Some example of these information asymmetries are:
- •
Akerlof Market for lemons: the seller of used cars often has better
information about the quality of the product than the buyers.
- •
Health Insurance: individuals purchashing a policy have better information
about their own health than the insurance company.
- •
Managerial oversight: a manager cannot observe their workers’ effort,
which effects profits.

The primary question we are trying to address is the effect of information
asymmetries on how institutions work (i.e. given asymmetric information,
are there market inefficiencies? Do markets collapse?). The second
question we address are what policy implementations and informations
can be put into place to correct for the problems associated with
information asymmetries.
Broadly, we will distinguish between two classes of problems:
- 1.
Problems with hidden information: An agent privately observes a piece
of information that matters for his or her payoff, or for another
agent’s payoff. In the used car market, the buyer cares about the
quality of the car. In the insurance example, the information matters
for both the seller’s and the buyer’s payoff. The case of hidden information
results in two types of phenomena:
- (a)
Signaling phenomena: One agent with information attempts to signal
to the other.
- (b)

• _A run of entries_:
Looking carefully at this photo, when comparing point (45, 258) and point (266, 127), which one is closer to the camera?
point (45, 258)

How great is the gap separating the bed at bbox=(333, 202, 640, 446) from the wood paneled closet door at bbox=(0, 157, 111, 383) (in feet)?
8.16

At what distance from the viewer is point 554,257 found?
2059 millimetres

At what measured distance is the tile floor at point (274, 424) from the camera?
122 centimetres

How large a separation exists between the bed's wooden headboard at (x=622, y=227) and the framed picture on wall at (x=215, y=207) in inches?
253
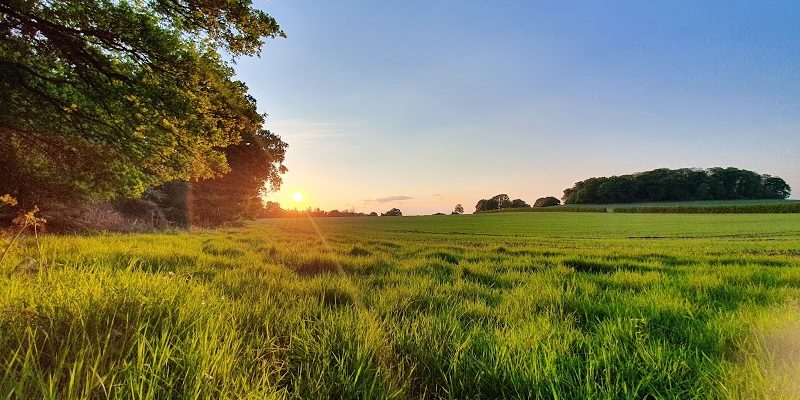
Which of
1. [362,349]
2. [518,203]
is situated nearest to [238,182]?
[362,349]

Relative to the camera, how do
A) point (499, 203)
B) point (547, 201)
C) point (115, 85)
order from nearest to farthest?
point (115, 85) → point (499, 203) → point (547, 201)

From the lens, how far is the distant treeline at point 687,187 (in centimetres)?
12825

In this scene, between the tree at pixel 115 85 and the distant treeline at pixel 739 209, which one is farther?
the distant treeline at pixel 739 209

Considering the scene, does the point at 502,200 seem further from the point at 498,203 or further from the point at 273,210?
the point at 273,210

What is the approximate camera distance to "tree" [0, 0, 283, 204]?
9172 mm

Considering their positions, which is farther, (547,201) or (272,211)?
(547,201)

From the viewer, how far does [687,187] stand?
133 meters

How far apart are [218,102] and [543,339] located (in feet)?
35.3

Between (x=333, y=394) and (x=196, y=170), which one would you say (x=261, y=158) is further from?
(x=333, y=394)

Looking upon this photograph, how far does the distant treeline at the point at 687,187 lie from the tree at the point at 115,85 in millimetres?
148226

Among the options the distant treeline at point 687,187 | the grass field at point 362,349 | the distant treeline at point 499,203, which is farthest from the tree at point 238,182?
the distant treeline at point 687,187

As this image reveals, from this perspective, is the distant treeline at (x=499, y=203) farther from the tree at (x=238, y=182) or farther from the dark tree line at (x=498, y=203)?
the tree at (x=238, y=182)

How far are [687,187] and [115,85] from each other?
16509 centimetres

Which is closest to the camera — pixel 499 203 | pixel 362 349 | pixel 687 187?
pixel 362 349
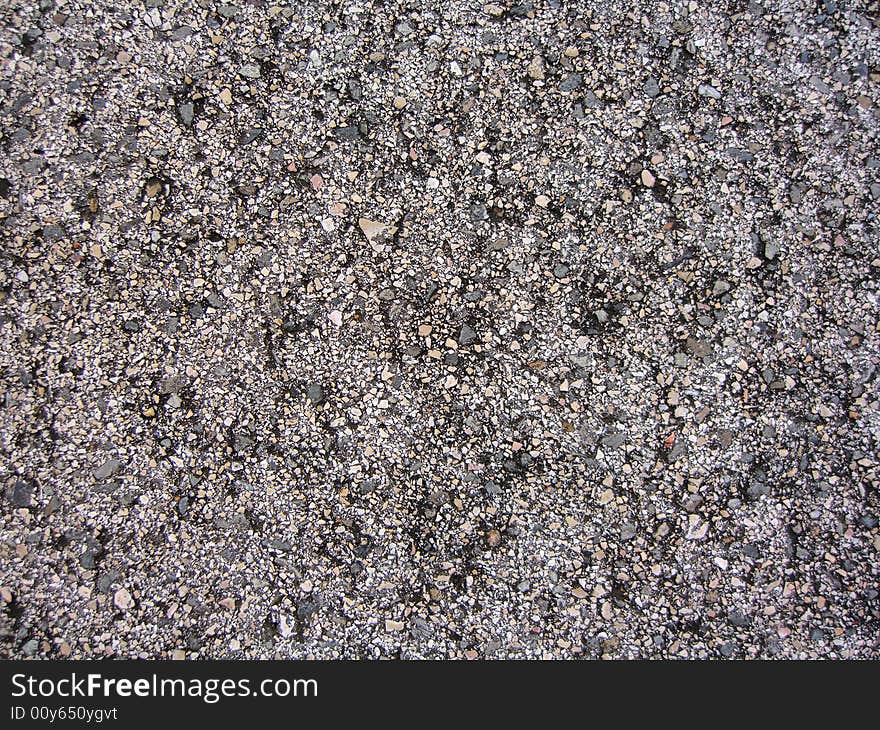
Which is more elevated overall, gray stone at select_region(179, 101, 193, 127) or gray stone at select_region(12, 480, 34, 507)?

--

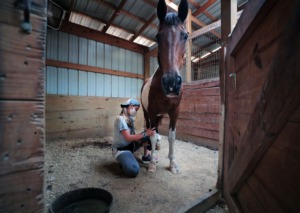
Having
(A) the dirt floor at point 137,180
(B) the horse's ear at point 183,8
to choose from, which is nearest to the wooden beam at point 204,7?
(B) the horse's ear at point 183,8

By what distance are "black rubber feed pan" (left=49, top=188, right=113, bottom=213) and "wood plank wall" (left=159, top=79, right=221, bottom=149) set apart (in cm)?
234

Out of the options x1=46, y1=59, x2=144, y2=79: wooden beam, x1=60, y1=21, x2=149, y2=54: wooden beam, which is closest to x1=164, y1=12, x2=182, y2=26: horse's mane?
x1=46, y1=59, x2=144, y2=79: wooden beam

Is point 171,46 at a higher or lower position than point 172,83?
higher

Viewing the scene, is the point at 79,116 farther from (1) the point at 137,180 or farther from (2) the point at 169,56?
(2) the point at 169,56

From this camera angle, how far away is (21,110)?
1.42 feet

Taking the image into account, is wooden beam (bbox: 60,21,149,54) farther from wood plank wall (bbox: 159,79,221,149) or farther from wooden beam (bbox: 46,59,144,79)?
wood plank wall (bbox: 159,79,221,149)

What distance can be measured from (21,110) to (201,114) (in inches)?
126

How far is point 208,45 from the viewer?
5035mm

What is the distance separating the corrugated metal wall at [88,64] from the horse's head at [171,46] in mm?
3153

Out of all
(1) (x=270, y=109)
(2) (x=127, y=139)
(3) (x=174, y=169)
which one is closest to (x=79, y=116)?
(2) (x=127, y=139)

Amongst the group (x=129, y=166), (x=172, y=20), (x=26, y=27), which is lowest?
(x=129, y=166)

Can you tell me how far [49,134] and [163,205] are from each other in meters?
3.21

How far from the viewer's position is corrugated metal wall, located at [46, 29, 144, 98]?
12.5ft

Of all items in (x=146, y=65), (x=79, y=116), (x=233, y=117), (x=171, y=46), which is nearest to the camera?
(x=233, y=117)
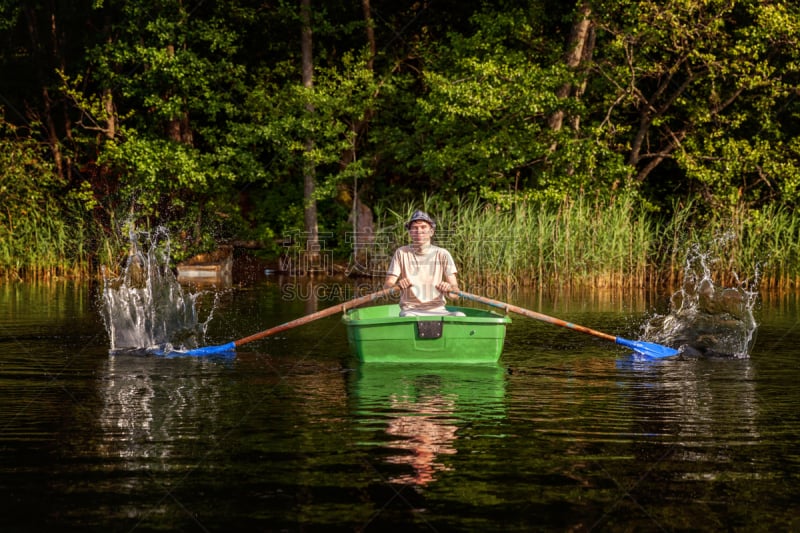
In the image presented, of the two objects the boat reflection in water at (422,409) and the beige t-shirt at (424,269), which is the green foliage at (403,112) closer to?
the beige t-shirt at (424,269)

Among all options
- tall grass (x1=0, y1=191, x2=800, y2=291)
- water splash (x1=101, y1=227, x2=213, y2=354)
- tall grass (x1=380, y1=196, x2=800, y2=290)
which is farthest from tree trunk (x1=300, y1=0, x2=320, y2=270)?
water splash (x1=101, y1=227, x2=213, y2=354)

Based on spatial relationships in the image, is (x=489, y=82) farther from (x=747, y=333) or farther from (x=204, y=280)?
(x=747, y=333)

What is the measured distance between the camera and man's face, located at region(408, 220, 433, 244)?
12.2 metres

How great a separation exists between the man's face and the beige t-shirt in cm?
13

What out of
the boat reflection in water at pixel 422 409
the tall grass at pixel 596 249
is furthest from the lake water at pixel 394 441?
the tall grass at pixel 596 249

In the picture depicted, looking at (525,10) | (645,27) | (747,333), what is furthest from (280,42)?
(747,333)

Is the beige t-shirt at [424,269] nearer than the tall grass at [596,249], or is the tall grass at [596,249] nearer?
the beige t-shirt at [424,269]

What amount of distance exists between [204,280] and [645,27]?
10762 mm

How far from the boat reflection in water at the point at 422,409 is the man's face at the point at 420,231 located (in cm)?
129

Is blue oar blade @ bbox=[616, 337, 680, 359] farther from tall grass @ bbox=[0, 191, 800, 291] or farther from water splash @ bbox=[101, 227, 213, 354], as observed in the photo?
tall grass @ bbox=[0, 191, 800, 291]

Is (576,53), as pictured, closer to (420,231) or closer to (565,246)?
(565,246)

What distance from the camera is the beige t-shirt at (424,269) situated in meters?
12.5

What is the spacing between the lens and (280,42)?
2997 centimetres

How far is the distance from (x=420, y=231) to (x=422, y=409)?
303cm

* * *

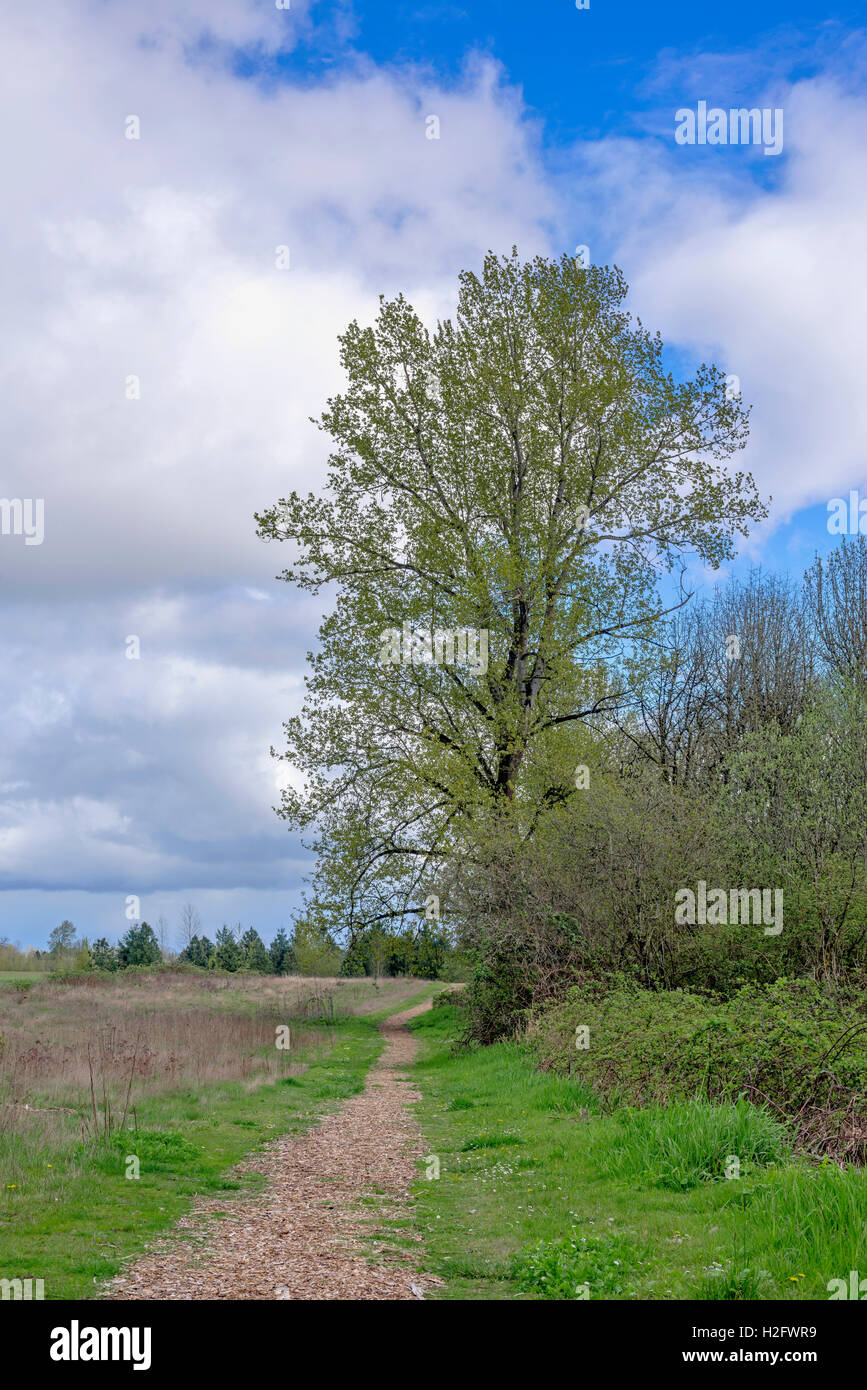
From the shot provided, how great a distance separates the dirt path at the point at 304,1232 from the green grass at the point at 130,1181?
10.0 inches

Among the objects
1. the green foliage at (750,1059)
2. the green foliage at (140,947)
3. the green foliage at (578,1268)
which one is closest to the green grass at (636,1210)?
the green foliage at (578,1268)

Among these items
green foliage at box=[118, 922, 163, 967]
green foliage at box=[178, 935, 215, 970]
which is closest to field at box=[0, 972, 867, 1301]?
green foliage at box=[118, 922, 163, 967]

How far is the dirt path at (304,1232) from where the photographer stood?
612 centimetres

• _WRITTEN REQUEST_:
Pick up the notes on information asymmetries at the point where they stop and keep writing them.

• _WRITTEN RESPONSE_:
Adverse selection problem: The informed agent takes an action which
adversely effects the uninformed agent in the relationship. For example,
if the car is a lemon and the seller is successful, then the buyer
is adversely effected by that decision. If the buyer of the insurance
misleads the insurance company, it has a negative effect on the insurance
company.

- 2.
Hidden action: An agent privately takes an action which effects another
agent’s payoff. This is the managerial example; the profit of a task
and the subsequent payoff for the manager depends on the worker’s
effort. The problems that arise with hidden action problems are moral
hazard problems:
- (a)
Moral Hazard: The agent with the hidden action may take an action
that negatively impacts the agent.

Comparison between General Equilibrium and Information Economics
In a general equilibrium, the objective is to achieve some allocation
or outcome by “decentralizing” the realization of this outcome
in society. The question then arises: which allocations can be decentralized?
Theorem 1.1.
[Second Welfare Theorem] Assume:
1. \(\exists\) a benevolent planner^{1}^{1}“Who is benevolent, blah blah blah”
who knows the target allocation. The planner knows which consumer
gets what in order to achieve efficiency.
2. Planner has the power to distribute resources
3. There are market forces (consumers pursue their self interest,
markets work according to a price mechanism^{2}^{2}There is a market and price for each good, agents are price takers.,
etc.) that act as constraints.
Then all efficient allocations can be decentralized.
According to the SWT, if your objective is efficiency, you can decentralize.
Consider information economics’ take on this same problem. Assume:
- 1.
There exists a planner who does not know the target allocation; the
planner does not know how much each agent values a particular good.
- 2.
Agents in society have dispersed information which determines the
target allocation.
- 3.
The market institutions are tools that can be designed to achieve
a certain allocation

According to information economics, efficient allocations generally
cannot be decentralized, and we can achieve only “second-best”
allocations.
Hidden Information
Adverse Selection Problem (MWG 13.B)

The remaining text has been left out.